この本は「切り口」よりも、あまり触れられてこなかったマニアックな内容を紹介するという感じになるのでしょうか…
「戦争の」となっていますが、そこに止まらず5~10世紀の東アジア諸国との外交史みたいな内容です。
白村江の戦いとかを歴史で学んだ記憶はあるのですが、ちょっと唐突感があって、大化の改新も定着していない時期に、何でそこまで遠征して行く必要があったんだろう…って不思議だったのですが、その時期は朝鮮半島の各国(高句麗、新羅、百済)と濃密なつながりがあったようです。
それがある程度国内の権力争いに影響を及ぼしていた側面があったようで、乙巳の変(蘇我入鹿が中大兄皇子一派に暗殺されたクーデター)でも、多少そういった外交関係の影響があったようです。

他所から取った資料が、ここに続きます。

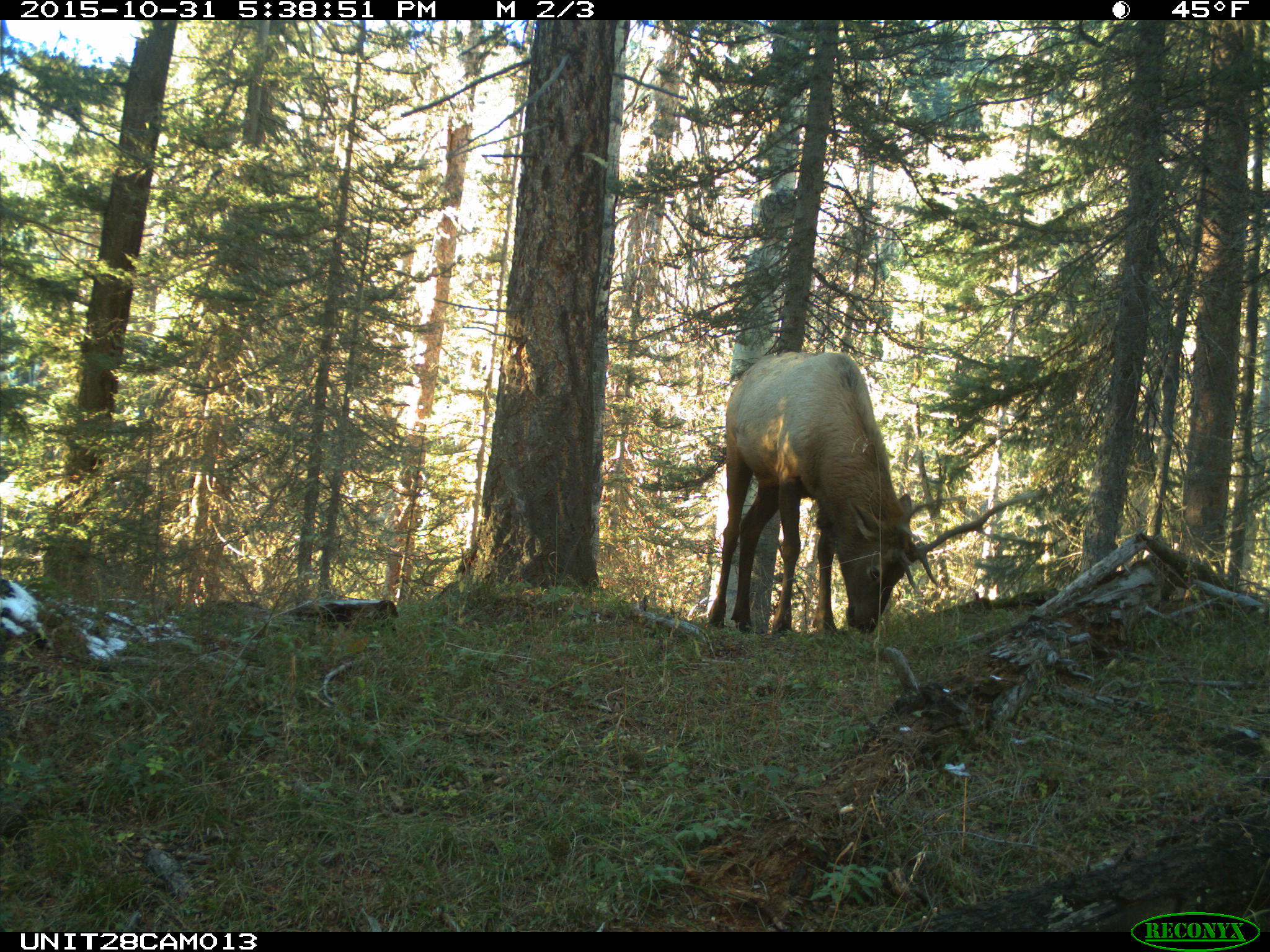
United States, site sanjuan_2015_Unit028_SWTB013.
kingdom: Animalia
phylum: Chordata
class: Mammalia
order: Artiodactyla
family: Cervidae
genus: Cervus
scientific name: Cervus elaphus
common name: red deer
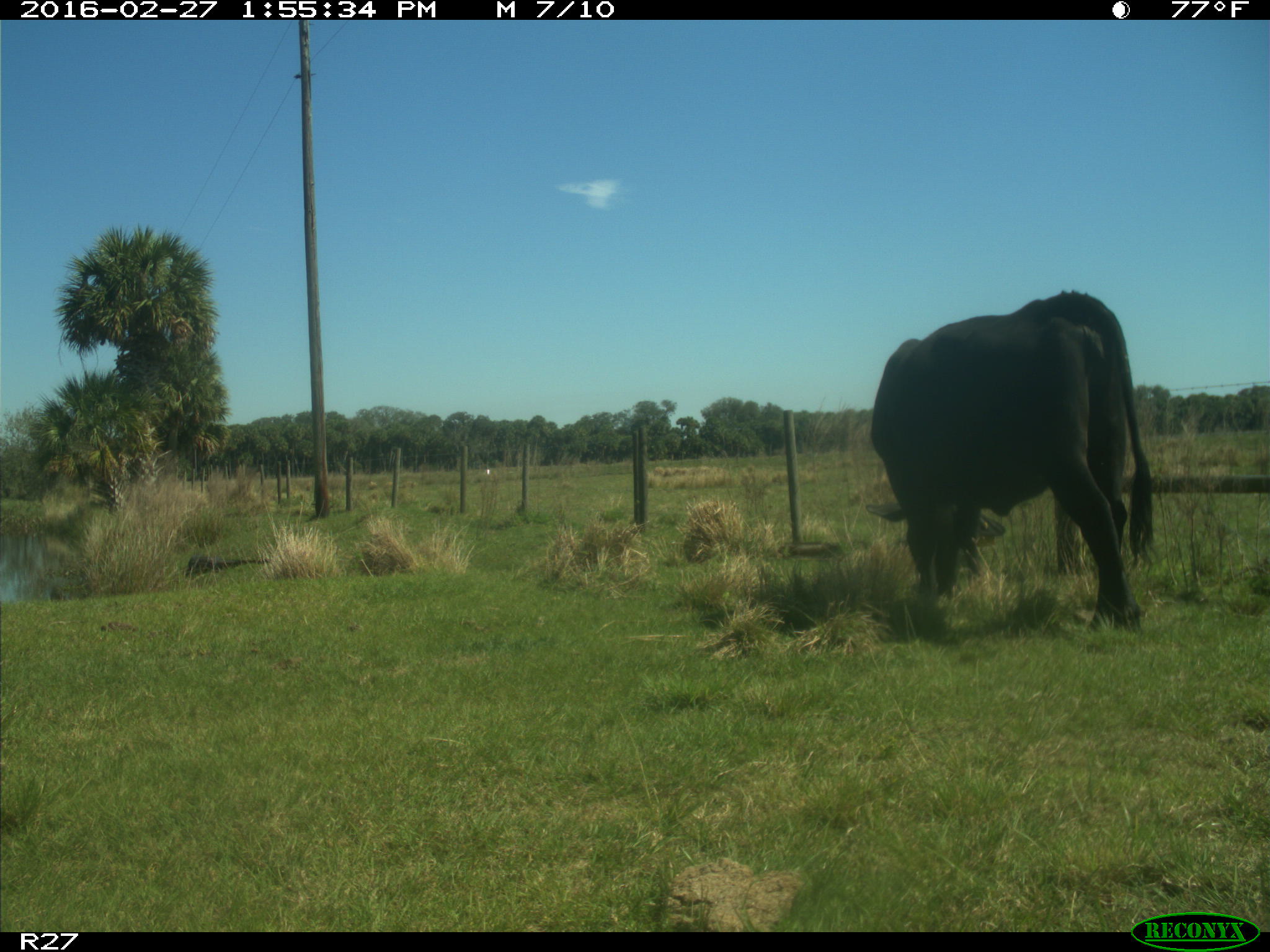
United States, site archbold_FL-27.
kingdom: Animalia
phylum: Chordata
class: Mammalia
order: Artiodactyla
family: Bovidae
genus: Bos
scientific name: Bos taurus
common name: domestic cow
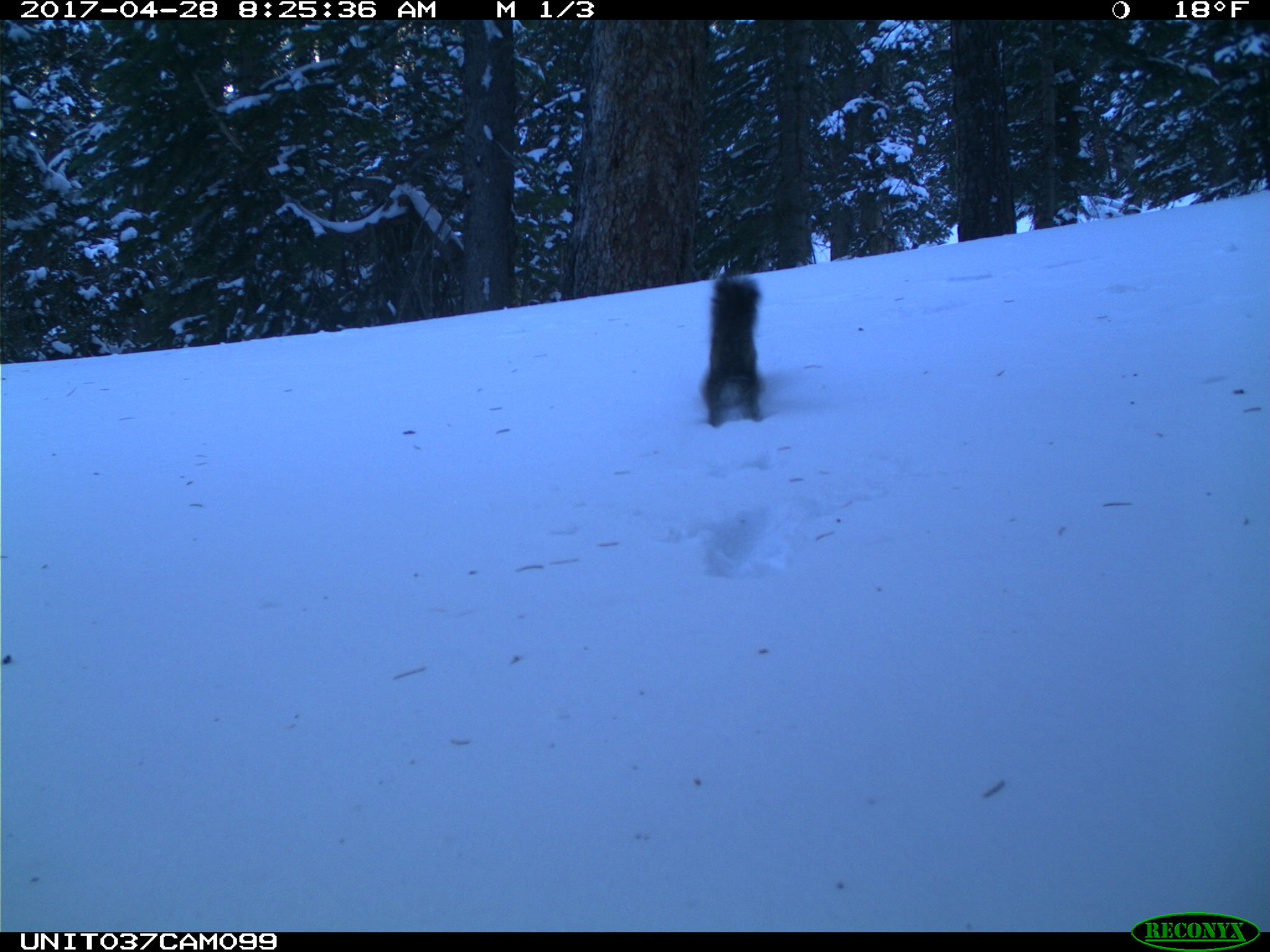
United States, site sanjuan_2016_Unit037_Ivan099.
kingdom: Animalia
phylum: Chordata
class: Mammalia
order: Rodentia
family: Sciuridae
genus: Tamiasciurus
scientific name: Tamiasciurus hudsonicus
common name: american red squirrel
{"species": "Tamiasciurus hudsonicus (american red squirrel)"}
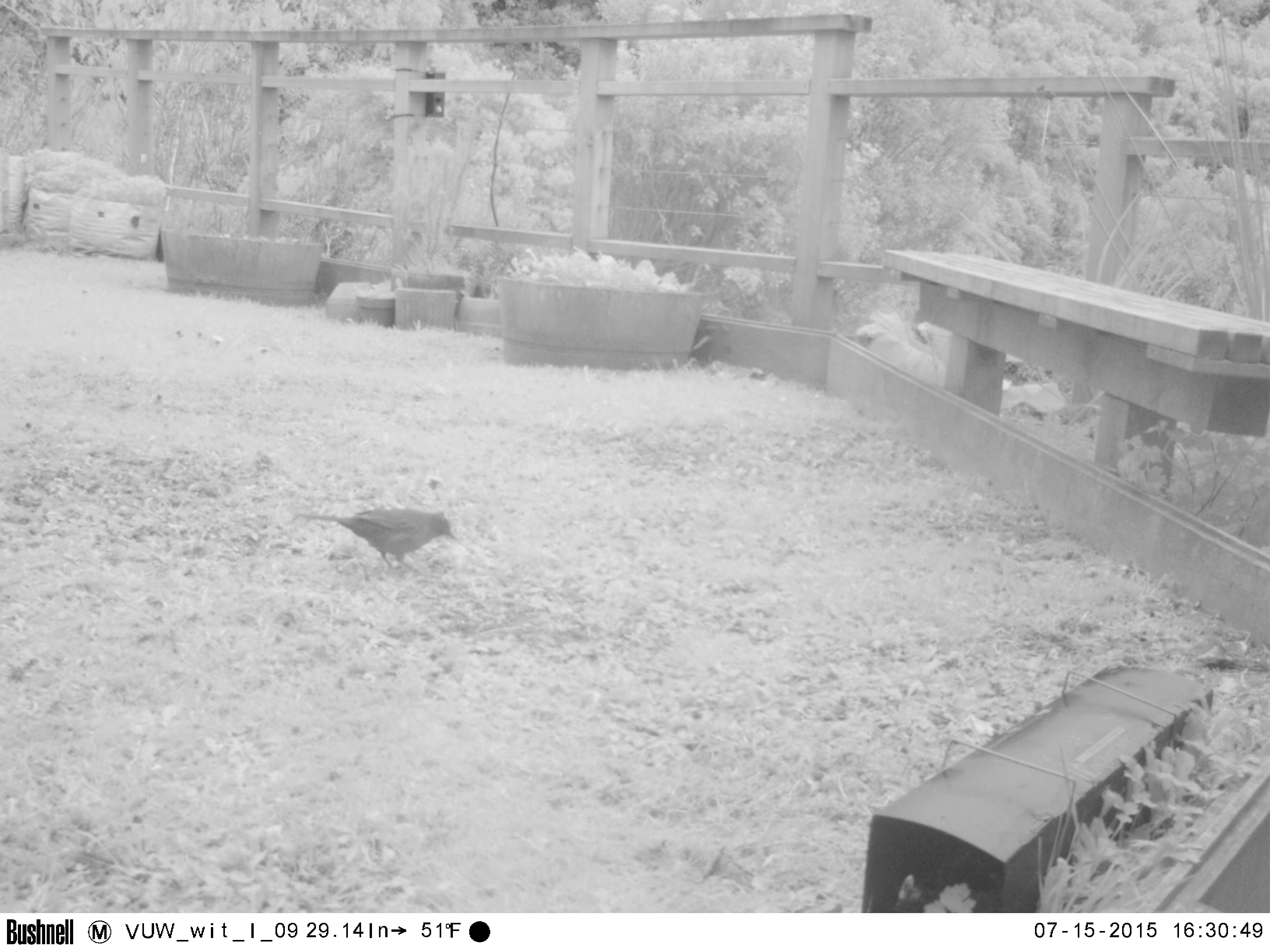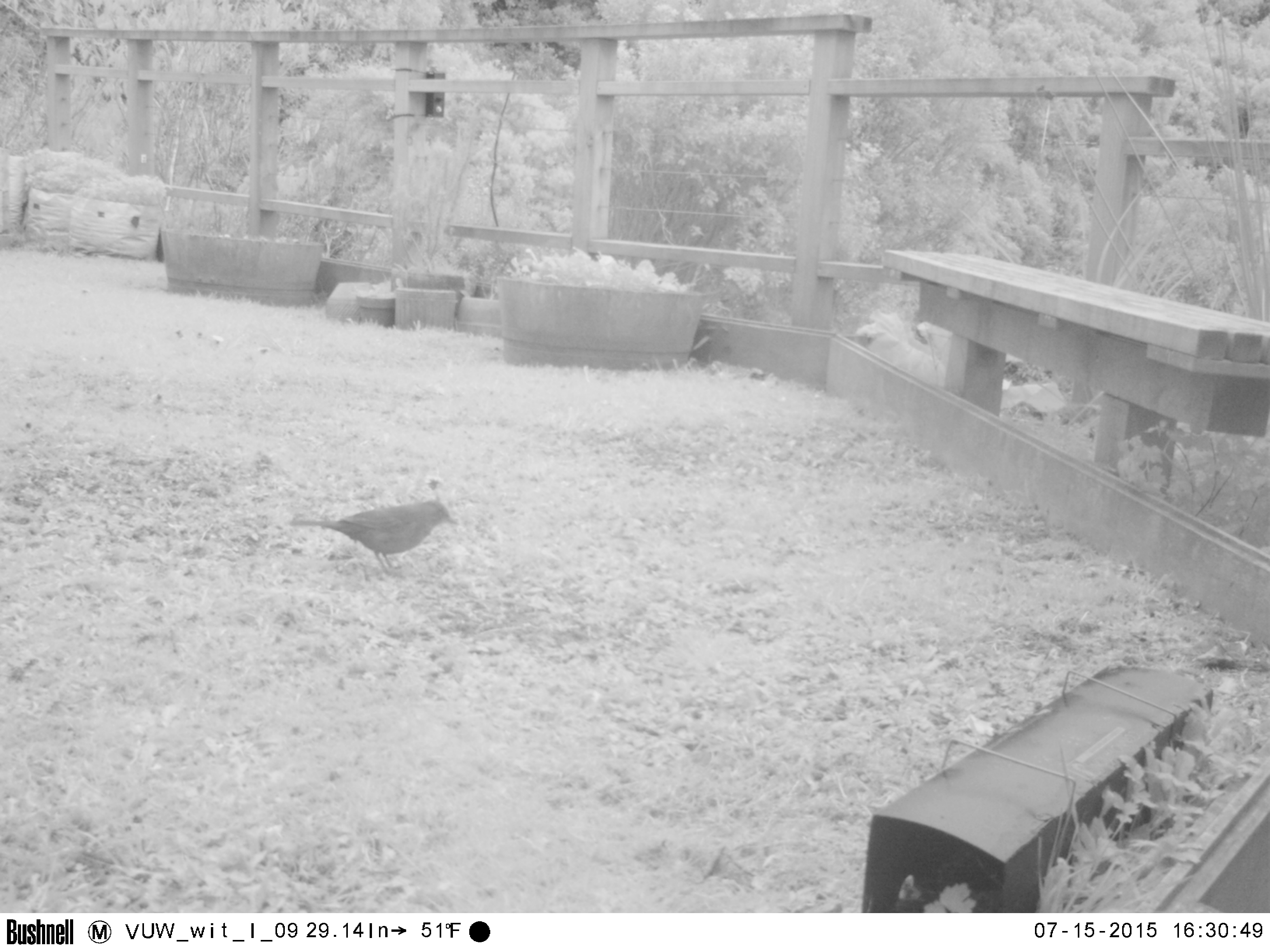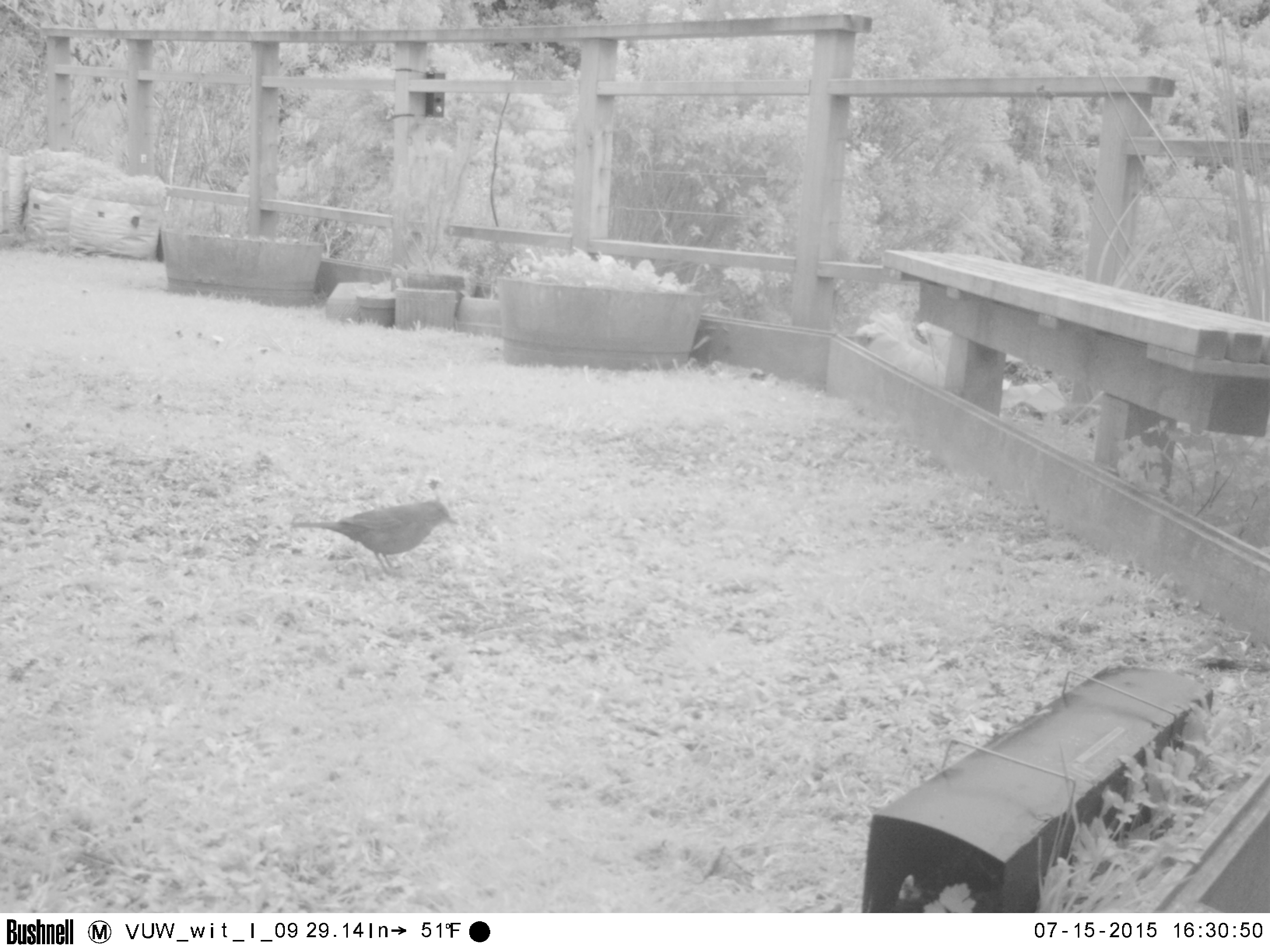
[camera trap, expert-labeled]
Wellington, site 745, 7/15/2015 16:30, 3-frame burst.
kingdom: Animalia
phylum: Chordata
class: Aves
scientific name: Aves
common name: bird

オモシロかったのが聖徳太子の外交への関与について取り上げたところなんですが、かつて日本の息のかかった政権があった任那の再興のための朝鮮半島への派兵にかなり積極的だったようで、平和主義者的なイメージについて、どこがやねん!?みたいなツッコミを入れられています。
マニアックで、読者を顧みない内容じゃないかと危惧しつつ手に取ったのですが、白村江の戦跡を辿るといったかなり細かい内容をカバーしながらも、古代のダイナミズムをありありと感じさせる内容で、かなりワクワクしながら読み進めました!